WORK INSTRUCTIONS |
[1] Print word for word the stretch of the text on online threats against women starting with "Journalist Nidhi Razdan" and going on through "the incident happened.".
[2] In two sentences, sum up the text on online threats against women.

TEXT |
=-=-=-=-=
The government and social media websites need to wake up to the growing risk of virtual threats becoming a reality.
In July last year, Priyanka Chaturvedi (earlier with Congress, now with Shiv Sena) also got a rape threat on her Twitter account directed towards her daughter. The man in his tweet asked Chaturvedi to “send her daughter to him as he wants to rape her.” Many on Twitter, including AAP incharge Ankit Lal and MP Sushmita Dev came out in Chaturvedi’s support and condemned the tweet.
“The tweet is not the bigger problem but the fact that an image containing a fake quote attributed to me which is creating this kind of anger and making people to react in the way they are is the bigger issue," Chaturvedi told SheThePeople at the time. Even when actress Urmila Matondkar joined politics, she faced a lot of criticism on social media for making the career move.
Gendered trolling is another part of the problem. It's much worse for women who have a view, but get trolled also because she a 'woman with a view.' Kanupriya, the first female student president at Panjab University Students’ Council received death threats last month for speaking on the Kashmir issue. She filed an FIR against it with the Senior Superintendent of Police in Chandigarh. The complaint noted that she Kanupriya received threats like “shoot her” and “shoot at sight” on a social media platform.
Journalist Nidhi Razdan was also a victim of online trolls who threatened her through most part of last year. She received messages on Facebook. “My biggest grouse is with the social media platforms first: for example, WHY does Facebook allow ANYONE to message you? Even those who aren’t your friends. Even though it pops up in another inbox, it DOES pop up and then you have to decide whether to accept or decline it. But because people know you’ll get their message, they send obscenities and threats because they can. If my FB account is private, then let it stay private,” said Razdan to SheThePeople.TV in an earlier interview, when the incident happened.
The government and social media websites need to wake up to the growing risk of virtual threats becoming a reality. We need to increase the safety dialogue in a big way and also encourage self regulation and behavioural change on micro blogging sites. Are we having enough conversation on this? Absolutely not.
=-=-=-=-=
RECORDED DATA |
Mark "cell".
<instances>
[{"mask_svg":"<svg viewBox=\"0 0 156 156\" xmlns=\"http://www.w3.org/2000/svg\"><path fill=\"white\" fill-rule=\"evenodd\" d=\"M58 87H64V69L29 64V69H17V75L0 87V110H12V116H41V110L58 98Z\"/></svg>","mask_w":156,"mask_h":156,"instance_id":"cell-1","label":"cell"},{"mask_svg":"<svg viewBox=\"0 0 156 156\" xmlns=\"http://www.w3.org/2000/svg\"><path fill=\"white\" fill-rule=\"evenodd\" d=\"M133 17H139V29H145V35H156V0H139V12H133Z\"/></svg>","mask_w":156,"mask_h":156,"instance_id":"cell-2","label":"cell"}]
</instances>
=-=-=-=-=
ANSWERS GIVEN |
[1]
Journalist Nidhi Razdan was also a victim of online trolls who threatened her through most part of last year. She received messages on Facebook. “My biggest grouse is with the social media platforms first: for example, WHY does Facebook allow ANYONE to message you? Even those who aren’t your friends. Even though it pops up in another inbox, it DOES pop up and then you have to decide whether to accept or decline it. But because people know you’ll get their message, they send obscenities and threats because they can. If my FB account is private, then let it stay private,” said Razdan to SheThePeople.TV in an earlier interview, when the incident happened.

[2] Women with public voices, among them politician Priyanka Chaturvedi, student leader Kanupriya and journalist Nidhi Razdan, have received rape threats, death threats and obscene messages on social media platforms such as Twitter and Facebook. The government and social media websites need to wake up to the growing risk of such virtual threats becoming reality, and the safety dialogue should grow along with self-regulation and behavioral change on microblogging sites.